(RECORD EXTRACTS):
*** Begin section ***

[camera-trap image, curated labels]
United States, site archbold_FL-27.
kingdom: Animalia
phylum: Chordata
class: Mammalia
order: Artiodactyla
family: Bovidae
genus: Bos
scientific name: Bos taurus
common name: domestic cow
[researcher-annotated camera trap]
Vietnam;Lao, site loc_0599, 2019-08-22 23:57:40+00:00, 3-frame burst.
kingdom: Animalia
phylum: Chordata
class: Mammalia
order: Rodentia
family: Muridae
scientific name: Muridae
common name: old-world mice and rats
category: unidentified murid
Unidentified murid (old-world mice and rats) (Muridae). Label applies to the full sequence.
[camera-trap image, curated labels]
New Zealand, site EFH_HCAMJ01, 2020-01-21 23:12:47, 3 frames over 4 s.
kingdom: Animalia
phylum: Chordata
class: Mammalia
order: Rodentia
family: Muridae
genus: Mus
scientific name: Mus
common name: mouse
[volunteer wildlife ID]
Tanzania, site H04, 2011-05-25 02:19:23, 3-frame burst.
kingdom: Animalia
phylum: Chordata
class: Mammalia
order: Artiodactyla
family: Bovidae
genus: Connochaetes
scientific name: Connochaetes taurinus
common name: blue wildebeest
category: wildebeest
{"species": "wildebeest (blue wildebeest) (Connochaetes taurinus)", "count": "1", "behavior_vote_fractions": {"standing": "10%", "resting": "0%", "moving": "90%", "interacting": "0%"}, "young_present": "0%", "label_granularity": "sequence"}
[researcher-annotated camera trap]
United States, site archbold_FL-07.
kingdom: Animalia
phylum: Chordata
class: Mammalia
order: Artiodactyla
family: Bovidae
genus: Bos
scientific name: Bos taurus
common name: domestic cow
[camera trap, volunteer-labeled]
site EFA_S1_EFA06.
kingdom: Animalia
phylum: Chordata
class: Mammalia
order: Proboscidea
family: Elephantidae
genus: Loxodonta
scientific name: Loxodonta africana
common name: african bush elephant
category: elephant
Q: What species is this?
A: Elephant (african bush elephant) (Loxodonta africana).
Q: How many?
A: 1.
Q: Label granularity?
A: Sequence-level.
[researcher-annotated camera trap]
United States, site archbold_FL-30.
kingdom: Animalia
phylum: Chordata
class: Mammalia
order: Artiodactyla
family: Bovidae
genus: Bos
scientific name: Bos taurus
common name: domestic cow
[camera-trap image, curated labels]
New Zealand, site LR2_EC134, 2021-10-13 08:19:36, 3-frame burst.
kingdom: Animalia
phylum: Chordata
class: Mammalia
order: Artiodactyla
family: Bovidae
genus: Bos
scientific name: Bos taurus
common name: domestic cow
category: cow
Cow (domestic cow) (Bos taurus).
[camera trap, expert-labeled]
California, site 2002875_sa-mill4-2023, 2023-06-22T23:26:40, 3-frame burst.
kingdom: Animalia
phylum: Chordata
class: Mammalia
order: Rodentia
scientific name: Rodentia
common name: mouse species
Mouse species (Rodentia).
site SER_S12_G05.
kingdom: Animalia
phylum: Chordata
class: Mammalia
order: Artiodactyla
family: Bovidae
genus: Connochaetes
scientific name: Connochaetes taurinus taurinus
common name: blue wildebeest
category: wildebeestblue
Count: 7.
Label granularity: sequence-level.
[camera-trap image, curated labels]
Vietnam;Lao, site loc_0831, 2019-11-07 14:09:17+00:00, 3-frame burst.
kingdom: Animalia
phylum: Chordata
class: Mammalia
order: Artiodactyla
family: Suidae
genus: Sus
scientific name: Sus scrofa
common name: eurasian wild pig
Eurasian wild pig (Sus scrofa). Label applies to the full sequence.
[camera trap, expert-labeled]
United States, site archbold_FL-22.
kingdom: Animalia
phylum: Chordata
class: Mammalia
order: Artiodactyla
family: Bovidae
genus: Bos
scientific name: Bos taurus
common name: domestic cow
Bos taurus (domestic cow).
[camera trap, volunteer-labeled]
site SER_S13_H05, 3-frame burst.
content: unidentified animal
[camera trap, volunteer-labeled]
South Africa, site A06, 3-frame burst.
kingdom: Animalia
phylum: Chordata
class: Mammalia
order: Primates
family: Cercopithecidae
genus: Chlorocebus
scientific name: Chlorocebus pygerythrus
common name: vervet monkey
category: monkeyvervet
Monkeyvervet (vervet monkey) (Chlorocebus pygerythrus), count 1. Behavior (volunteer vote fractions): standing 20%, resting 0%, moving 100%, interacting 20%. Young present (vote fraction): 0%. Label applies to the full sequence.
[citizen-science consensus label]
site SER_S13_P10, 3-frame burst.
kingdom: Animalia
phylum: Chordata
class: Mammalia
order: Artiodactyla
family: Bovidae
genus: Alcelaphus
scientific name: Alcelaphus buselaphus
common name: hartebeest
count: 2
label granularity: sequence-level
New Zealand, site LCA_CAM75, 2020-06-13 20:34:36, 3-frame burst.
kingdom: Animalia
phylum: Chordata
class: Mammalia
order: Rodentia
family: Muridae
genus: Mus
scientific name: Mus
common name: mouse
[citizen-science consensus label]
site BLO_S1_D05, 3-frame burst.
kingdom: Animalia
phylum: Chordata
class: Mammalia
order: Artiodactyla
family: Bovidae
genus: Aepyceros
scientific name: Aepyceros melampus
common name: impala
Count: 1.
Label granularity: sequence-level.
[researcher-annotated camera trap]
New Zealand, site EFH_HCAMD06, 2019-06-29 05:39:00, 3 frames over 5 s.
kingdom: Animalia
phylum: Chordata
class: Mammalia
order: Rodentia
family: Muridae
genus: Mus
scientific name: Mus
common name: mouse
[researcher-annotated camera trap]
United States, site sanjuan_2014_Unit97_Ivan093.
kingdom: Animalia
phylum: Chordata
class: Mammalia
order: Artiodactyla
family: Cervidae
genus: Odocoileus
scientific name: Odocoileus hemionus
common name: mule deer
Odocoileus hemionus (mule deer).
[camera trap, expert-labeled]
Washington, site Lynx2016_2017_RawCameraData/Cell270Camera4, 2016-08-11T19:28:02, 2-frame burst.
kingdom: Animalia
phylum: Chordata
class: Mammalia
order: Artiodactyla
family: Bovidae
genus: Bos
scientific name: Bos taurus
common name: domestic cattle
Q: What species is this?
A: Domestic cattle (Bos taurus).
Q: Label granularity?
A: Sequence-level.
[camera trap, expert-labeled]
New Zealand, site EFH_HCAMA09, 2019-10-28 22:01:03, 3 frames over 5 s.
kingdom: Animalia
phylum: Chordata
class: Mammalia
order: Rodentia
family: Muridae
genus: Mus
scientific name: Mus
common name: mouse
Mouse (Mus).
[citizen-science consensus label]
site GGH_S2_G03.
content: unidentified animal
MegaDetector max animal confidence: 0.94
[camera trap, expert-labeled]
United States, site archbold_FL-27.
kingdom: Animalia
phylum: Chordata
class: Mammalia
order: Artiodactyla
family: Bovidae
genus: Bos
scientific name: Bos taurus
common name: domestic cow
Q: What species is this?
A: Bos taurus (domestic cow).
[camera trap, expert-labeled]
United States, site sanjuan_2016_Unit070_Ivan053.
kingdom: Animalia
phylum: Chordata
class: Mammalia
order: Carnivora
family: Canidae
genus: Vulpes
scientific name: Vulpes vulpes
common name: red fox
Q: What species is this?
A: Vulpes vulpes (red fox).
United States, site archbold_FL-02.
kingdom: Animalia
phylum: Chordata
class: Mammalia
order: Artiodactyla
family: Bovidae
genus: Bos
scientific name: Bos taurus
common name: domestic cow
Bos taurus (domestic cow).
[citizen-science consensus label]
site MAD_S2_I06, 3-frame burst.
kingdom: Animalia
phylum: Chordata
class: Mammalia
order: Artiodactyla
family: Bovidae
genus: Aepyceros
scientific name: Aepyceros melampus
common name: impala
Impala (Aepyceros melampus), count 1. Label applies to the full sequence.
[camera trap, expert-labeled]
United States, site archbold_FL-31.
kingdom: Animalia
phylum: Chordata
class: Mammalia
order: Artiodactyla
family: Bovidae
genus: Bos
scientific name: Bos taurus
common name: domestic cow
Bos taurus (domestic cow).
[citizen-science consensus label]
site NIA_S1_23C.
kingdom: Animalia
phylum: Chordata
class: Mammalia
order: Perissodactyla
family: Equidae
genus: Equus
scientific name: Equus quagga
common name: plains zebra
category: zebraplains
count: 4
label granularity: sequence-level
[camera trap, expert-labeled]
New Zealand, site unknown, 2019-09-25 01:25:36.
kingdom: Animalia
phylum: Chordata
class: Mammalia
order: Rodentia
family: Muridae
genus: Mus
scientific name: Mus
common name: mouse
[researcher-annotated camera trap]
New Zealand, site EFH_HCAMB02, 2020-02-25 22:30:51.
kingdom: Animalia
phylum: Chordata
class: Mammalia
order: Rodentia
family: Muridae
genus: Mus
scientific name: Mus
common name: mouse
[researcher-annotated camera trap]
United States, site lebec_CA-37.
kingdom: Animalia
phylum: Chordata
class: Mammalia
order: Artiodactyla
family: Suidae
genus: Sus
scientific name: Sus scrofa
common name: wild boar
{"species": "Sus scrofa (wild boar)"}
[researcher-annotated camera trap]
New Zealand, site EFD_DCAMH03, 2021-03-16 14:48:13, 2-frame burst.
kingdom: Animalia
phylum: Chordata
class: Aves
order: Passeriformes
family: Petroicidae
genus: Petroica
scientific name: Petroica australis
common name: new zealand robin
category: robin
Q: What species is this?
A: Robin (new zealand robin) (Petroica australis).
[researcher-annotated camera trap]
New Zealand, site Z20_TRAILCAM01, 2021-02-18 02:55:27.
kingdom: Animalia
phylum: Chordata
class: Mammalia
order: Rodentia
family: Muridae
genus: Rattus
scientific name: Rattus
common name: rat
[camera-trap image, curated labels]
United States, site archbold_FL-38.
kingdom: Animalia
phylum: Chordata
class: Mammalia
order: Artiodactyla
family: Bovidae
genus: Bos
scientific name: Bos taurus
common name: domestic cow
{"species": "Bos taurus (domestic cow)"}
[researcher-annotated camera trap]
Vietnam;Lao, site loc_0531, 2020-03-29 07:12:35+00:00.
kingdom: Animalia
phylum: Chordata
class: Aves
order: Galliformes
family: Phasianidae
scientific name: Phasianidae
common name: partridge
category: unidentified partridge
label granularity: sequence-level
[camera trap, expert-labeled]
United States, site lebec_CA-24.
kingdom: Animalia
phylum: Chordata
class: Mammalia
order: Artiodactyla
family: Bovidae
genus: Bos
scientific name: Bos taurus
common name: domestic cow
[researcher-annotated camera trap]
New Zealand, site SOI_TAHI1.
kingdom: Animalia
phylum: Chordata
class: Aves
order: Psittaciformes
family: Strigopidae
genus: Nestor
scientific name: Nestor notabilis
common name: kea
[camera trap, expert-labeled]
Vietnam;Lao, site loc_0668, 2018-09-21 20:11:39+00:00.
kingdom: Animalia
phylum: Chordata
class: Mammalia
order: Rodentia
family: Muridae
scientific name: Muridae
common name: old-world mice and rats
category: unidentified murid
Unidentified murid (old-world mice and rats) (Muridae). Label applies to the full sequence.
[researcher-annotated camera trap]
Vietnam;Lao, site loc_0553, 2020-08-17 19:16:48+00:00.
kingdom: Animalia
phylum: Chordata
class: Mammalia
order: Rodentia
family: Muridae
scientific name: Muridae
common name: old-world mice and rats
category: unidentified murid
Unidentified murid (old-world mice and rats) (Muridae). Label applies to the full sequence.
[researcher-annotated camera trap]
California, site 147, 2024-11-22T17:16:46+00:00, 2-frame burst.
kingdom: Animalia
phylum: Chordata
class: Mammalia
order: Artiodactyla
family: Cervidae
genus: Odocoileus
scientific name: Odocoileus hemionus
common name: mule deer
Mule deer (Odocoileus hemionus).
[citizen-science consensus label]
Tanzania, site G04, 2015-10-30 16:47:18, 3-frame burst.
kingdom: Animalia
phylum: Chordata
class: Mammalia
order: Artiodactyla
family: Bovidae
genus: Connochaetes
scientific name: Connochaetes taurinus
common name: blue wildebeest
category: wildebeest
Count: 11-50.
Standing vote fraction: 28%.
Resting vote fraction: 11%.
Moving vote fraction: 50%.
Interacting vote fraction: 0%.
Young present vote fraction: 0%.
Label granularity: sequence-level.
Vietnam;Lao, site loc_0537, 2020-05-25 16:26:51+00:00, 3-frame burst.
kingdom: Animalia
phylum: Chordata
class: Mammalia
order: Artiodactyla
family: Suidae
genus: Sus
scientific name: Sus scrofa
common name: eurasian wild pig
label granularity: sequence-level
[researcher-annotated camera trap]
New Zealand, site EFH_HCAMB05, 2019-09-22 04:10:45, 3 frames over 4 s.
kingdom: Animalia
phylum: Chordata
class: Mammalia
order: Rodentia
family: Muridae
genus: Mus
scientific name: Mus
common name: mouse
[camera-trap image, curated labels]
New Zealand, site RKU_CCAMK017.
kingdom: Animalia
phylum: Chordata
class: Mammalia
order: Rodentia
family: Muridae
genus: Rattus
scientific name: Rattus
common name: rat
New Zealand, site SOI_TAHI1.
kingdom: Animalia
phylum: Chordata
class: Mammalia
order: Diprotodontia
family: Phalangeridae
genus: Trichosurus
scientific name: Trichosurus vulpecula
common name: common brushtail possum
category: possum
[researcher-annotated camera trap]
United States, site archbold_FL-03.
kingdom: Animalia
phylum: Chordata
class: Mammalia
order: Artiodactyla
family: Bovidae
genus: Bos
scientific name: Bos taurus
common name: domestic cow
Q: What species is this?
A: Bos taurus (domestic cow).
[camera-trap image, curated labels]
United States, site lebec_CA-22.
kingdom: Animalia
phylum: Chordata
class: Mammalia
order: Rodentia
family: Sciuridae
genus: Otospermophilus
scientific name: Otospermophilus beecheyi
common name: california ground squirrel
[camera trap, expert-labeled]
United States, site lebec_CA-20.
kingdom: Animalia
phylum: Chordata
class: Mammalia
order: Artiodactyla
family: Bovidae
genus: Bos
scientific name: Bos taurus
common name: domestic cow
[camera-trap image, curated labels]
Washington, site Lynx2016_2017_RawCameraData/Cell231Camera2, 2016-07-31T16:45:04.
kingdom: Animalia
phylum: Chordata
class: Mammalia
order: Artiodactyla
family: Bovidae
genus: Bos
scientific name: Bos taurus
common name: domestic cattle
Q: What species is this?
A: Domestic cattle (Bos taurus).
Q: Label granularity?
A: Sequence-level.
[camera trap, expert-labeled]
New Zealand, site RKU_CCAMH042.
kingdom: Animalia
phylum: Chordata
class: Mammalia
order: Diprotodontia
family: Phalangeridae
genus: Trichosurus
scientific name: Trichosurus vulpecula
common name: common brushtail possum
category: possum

*** End section ***

(AIM OF THE EXERCISE):
Determine how many lines of the material hold "Tanzania", and respond with that number only.

(RESPONSE TO THIS EXERCISE):
2